Section 414(n) of the Internal Revenue Code requires that "leased employees" be taken into account as employees of an employer for certain tax qualification purposes. Subsection (n)(2) of the provision defines such persons as ones who are "not employee[s]" of the company receiving their services, whose services are provided to the company pursuant to an agreement between the company and a `leasing organization,' and who meet certain other requirements. 26 U.S.C.A. § 414(n) (West Supp. 2008). The determination of whether a person is an employee of the company receiving his or her services is, for this purpose, determined in accordance with common-law principles. Burrey v. Pacific Gas Elec. Co., 159 F.3d 388, 392-93 (9th Cir. 1998).See also I.R.S. Notice 84-11, 1984-2 C.B. 469, 1984 WL 264668 at A-1 ("for purposes of certain employee benefit provisions, a `leased employee' generally shall be treated as an employee of the person for whom such leased employee performs services (the `recipient' of the services) even though such individual is a common law employee of the leasing organization").

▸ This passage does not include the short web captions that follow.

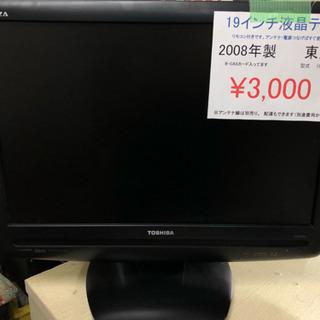 液晶テレビ税込¥3,000〜販売中! 熊本リサイクルワンピース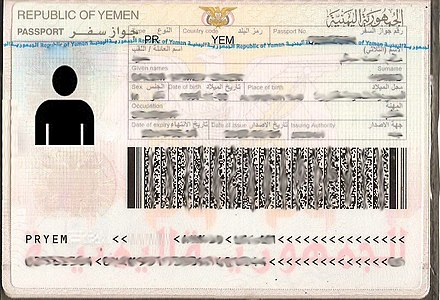 جواز سفر يمني Wikiwand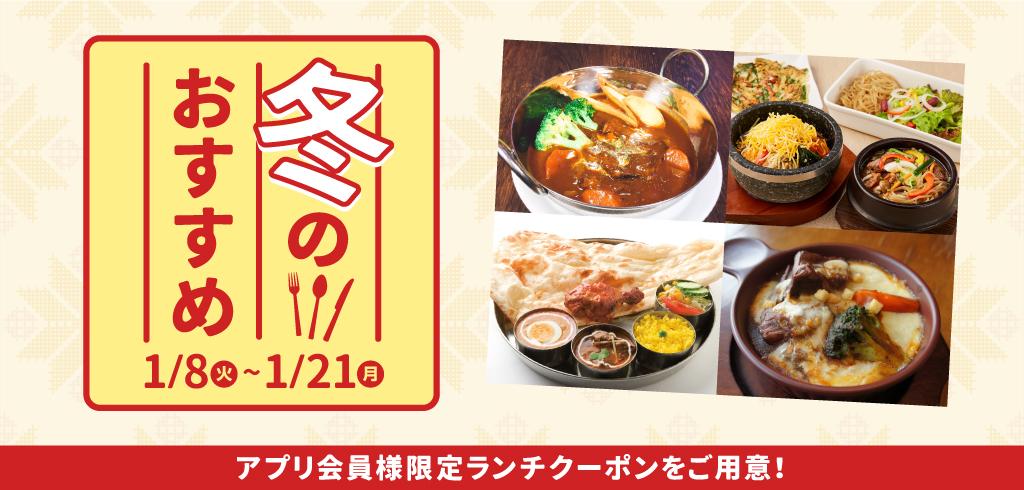 冬天的午餐菜單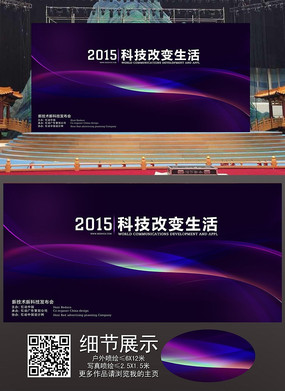 简约紫色科技展板背景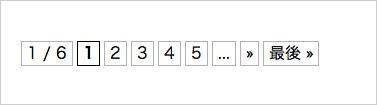 WordPressページナビゲーションを作成するプラグイン「WP-PageNavi」1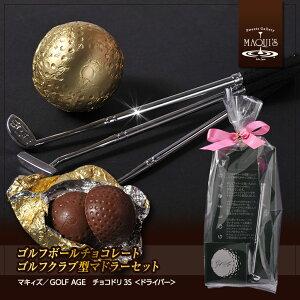 ゴルフエイジ(GOLF AGE) チョコドリ3S ゴルフボールチョコレート2個&ドライバー型マ…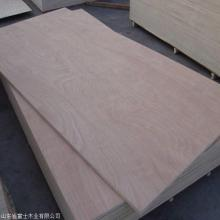 12mm plywood 8x4 Prices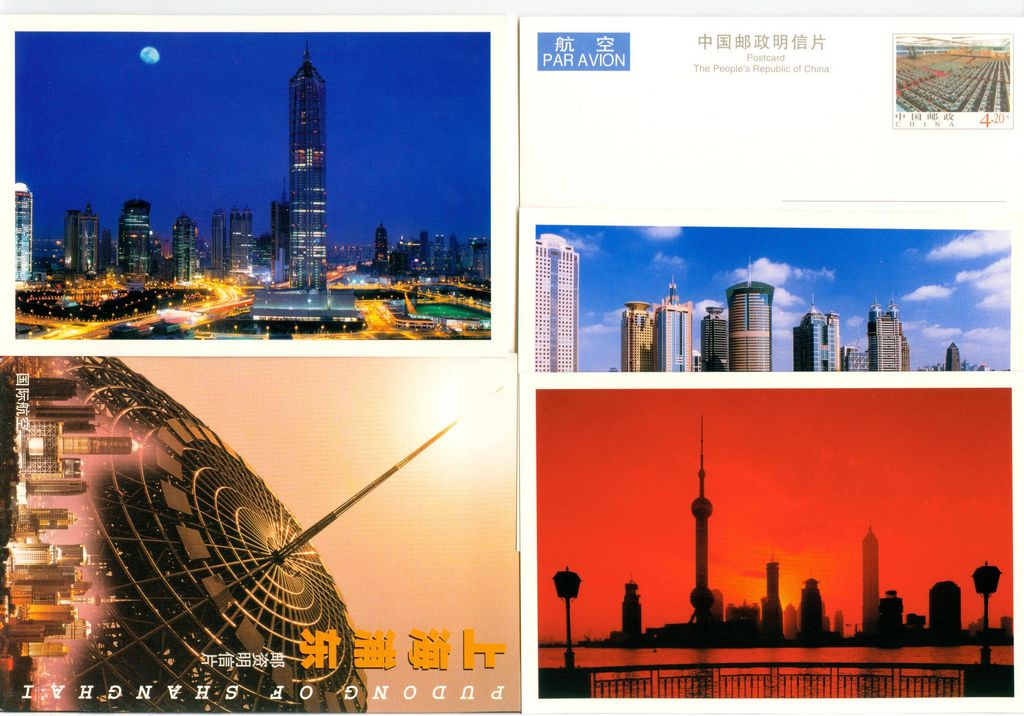 TP16(B) Pudong of shanghai 2000 4pcs
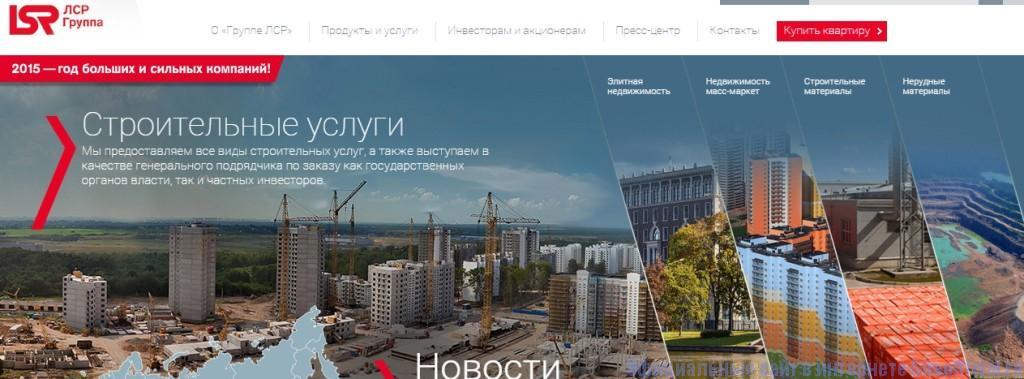 Официальный сайт Группа ЛСР - Главная страница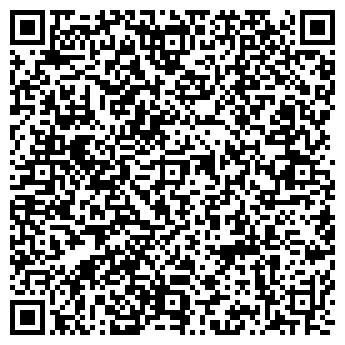 QR-код с контактной информацией организации Remont-ua, ЧП
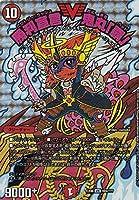 デュエルマスターズ DMEX08 103/??? 勝利宣言 鬼丸「覇」 (VIC ビクトリー)謎のブラックボックスパック (DMEX-08)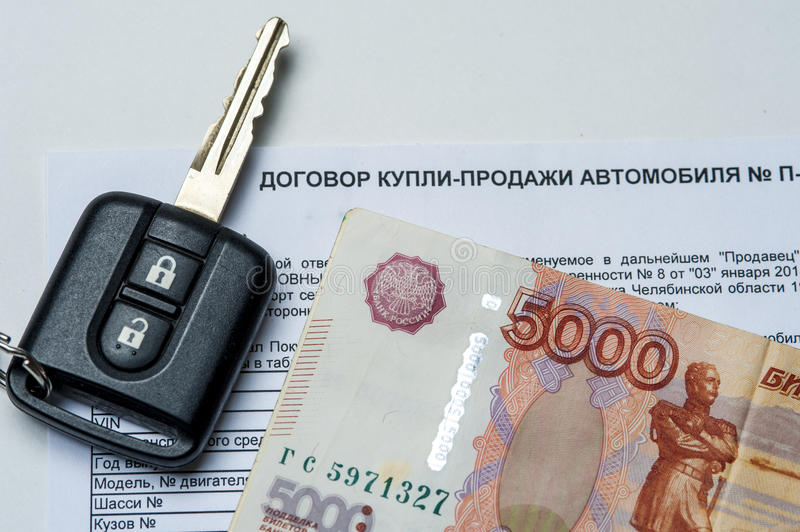 The contract of purchase the car, money and key. The contract of purchase of the car, Russian banknotes and car key on white background. Horizontal view stock image
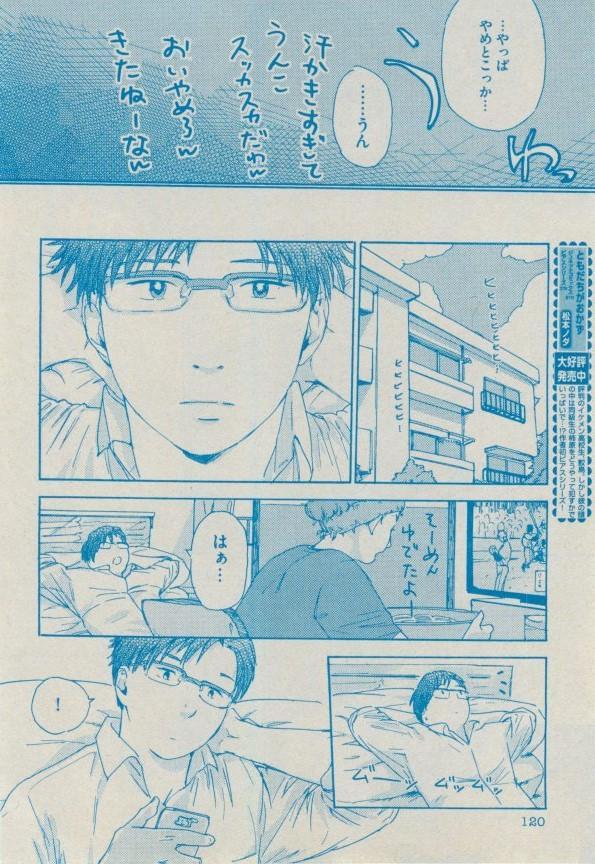 BOY'S ピアス 2014-09 119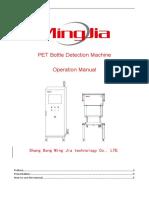 PET瓶检测机操作手册 (英文)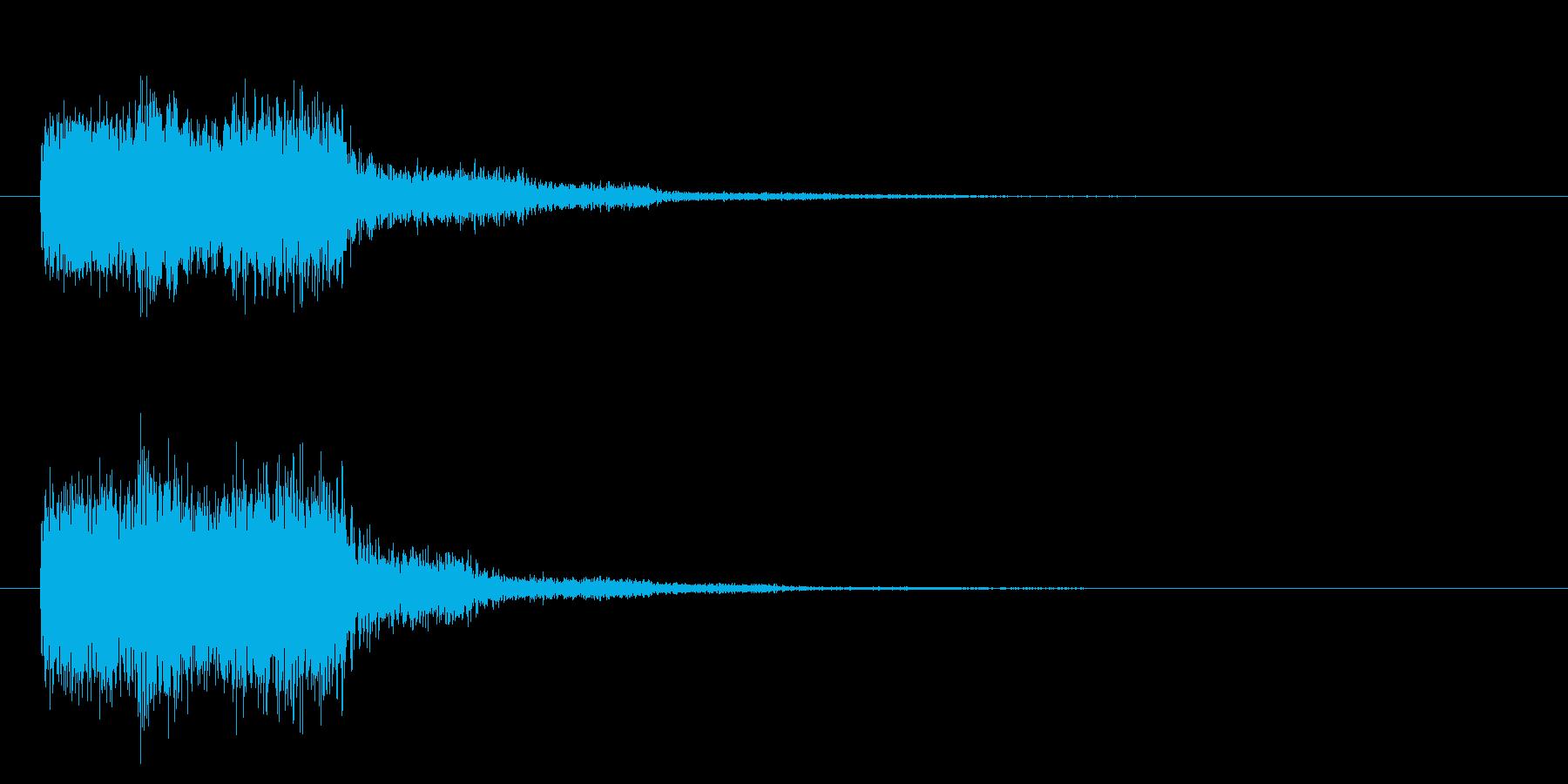 「ウゥーン」ディストーションGスライド音の再生済みの波形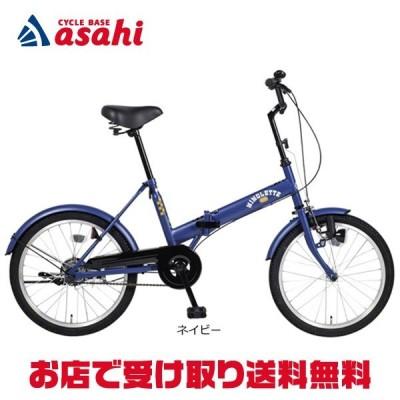 「あさひ」ミモレット-L 20インチ 折りたたみ自転車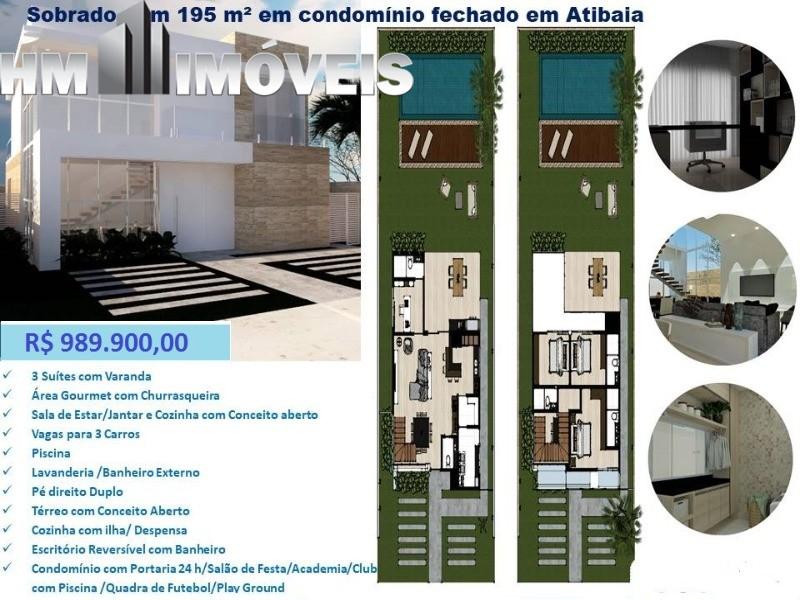 MORE EM ATIBAIA AGORA VOCÊ PODE CASA NOVA EM CONDOMÍNIO FECHADO COM 195 M² , 3 SUÍTES, PISCINA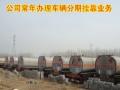 山东出售二手散装油罐半挂车 全国包提档过户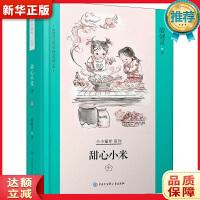 殷健灵儿童文学精装典藏文集--甜心小米 中 殷健灵 中国大百科全书出版社 9787520204088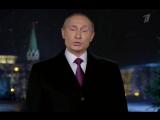 Новогоднее обращение президента России Владимира Путина 2016 (31.12.2015)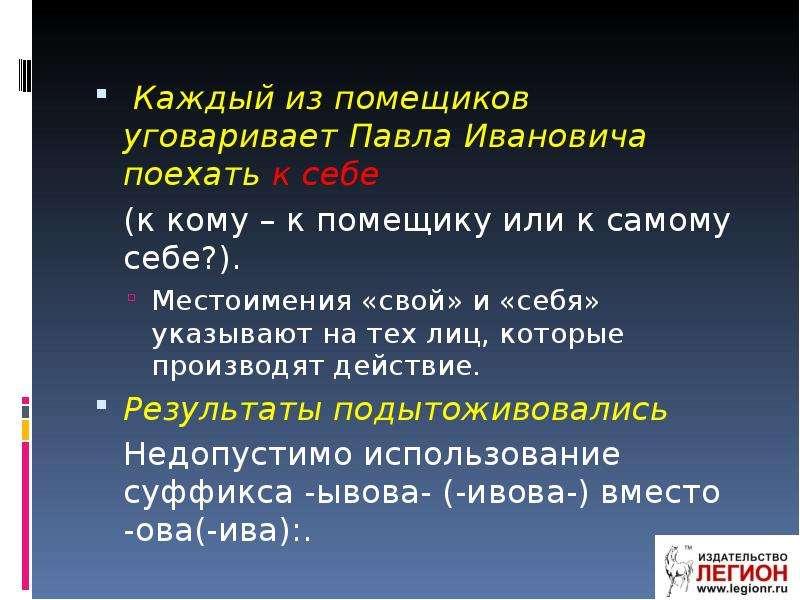 Каждый из помещиков уговаривает Павла Ивановича поехать к себе Каждый из помещиков уговаривает Павла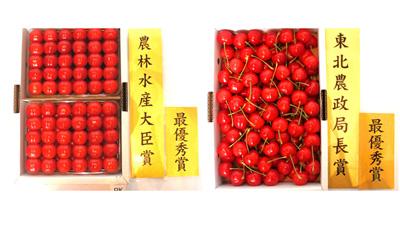 県産さくらんぼ「佐藤錦」品評会でアンスリーファームが2年連続最優秀賞 JA全農山形ほか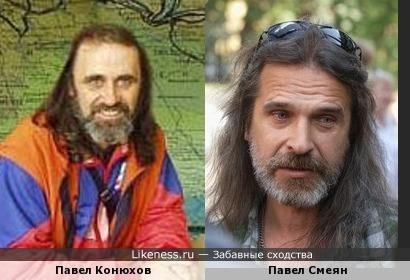 Павел Конюхов и Павел Смеян похожи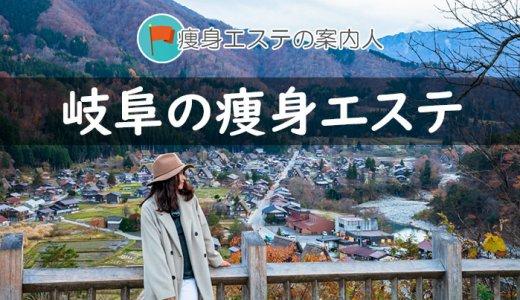 岐阜県の痩身エステ口コミランキング|失敗しないオススメのサロンの選び方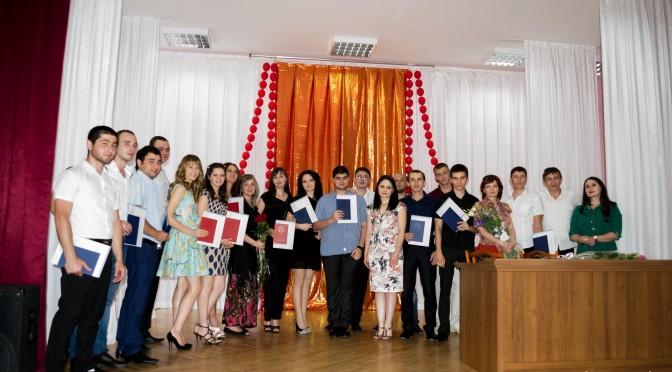 Вручение дипломов МГТУ 2014 ЗИ-51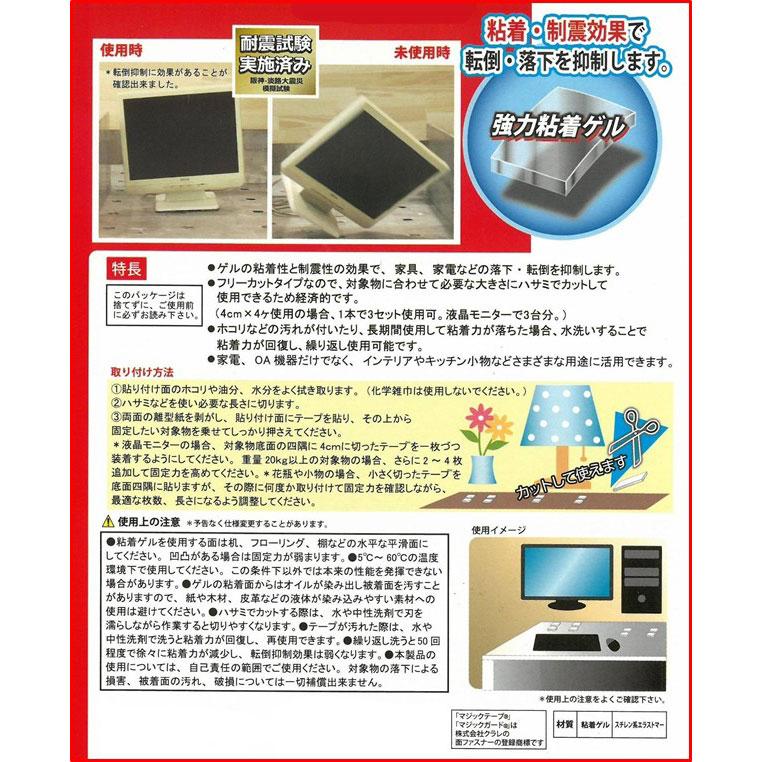 耐震ゲルテープ 25�×50�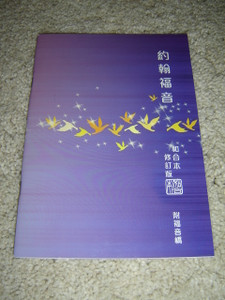 Super LARGE Print Gospel of John (RCUV Revised Chinese Union Version) / Great for the Elderly and Shortsighted Readers / RCU590JOHN / Traditional Chinese Characters 約翰福音單行本‧繁體大字版 (特大字體,閱讀方)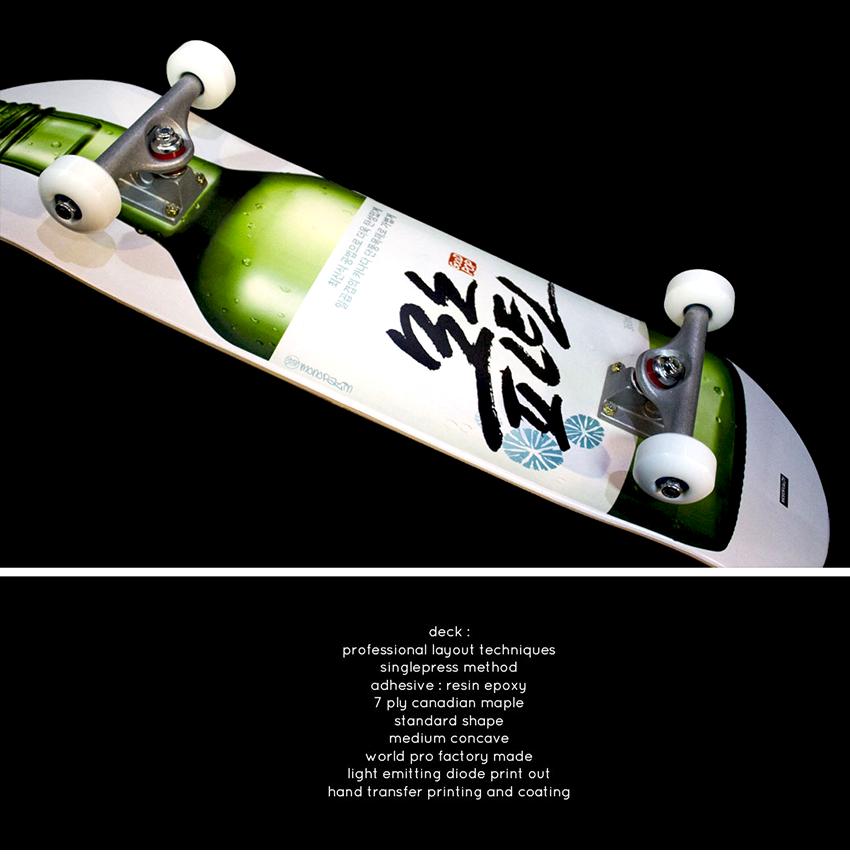 모노파틴-좋은데이-소주-풀커스텀-스케이트보드-monopatin-good-day-soju-complete-skateboard-3.png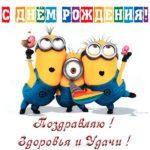 Поздравление с днем рождения ребенка открытка скачать бесплатно на сайте otkrytkivsem.ru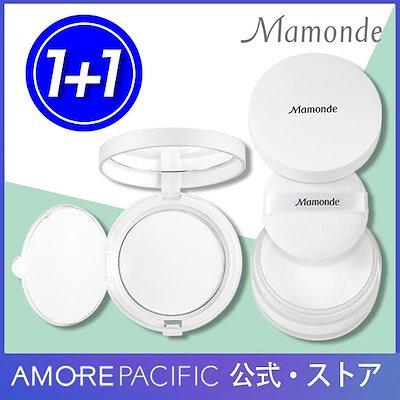 画像: [Qoo10] マモンド : [Mamonde/マモンド]サラサラ~パ... : ベースメイク
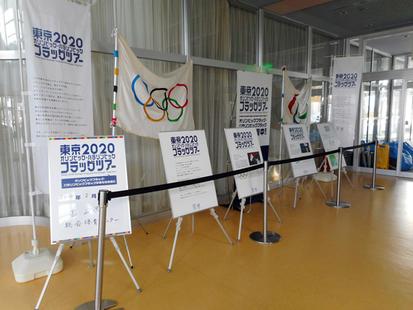 東京2020オリンピック・パラリンピックフラッグツアー[2]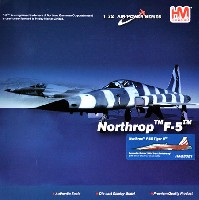 F-5E タイガー 2 パトルイユ スイス 50周年記念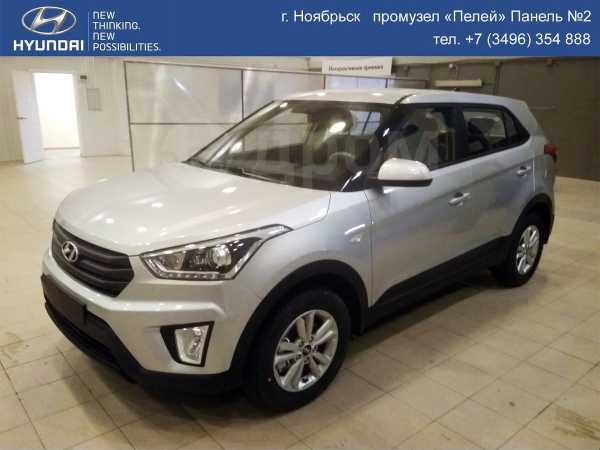 Hyundai Creta, 2018 год, 1 168 900 руб.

An Employee or former Employee who (A) was an Employee on the first day of the month on or after the date he or she satisfied all of the eligibility requirements for membership in the Plan; (B) is either entitled to or may become entitled to an Accrued Benefit under the terms of the Plan; and (C) has not died or received all of the retirement Income to which he or she is entitled under the Plan.

(Id. § 1.49.)

The Eligibility and exclusion provisions of the Plan read in pertinent part as follows:

Section 2.01 Eligibility. Membership in this Plan is available to any Employee who meets the criteria specified in Sections 2.01(A), 2.01(B) and 2.01(C), below:
(A) Eligible Employee Classification. To be eligible for membership in this Plan, the Employee must be within an eligible classification of Employees, designated as eligible for this Plan by the board of Directors of an Employer from time to time, and
(B) Eligible Service Assignment. The Employee must be assigned to service:
(1) in the United States and not represented by a labor organization . . .; and
(C) Eligibility Service. The Employee must be credited with one year of Eligibility Service.
Section 2.02. Excluded Employees. Membership in this Plan is not available to any Employee who does not meet the criteria listed in Section 2.01 or who is a Leased Employee.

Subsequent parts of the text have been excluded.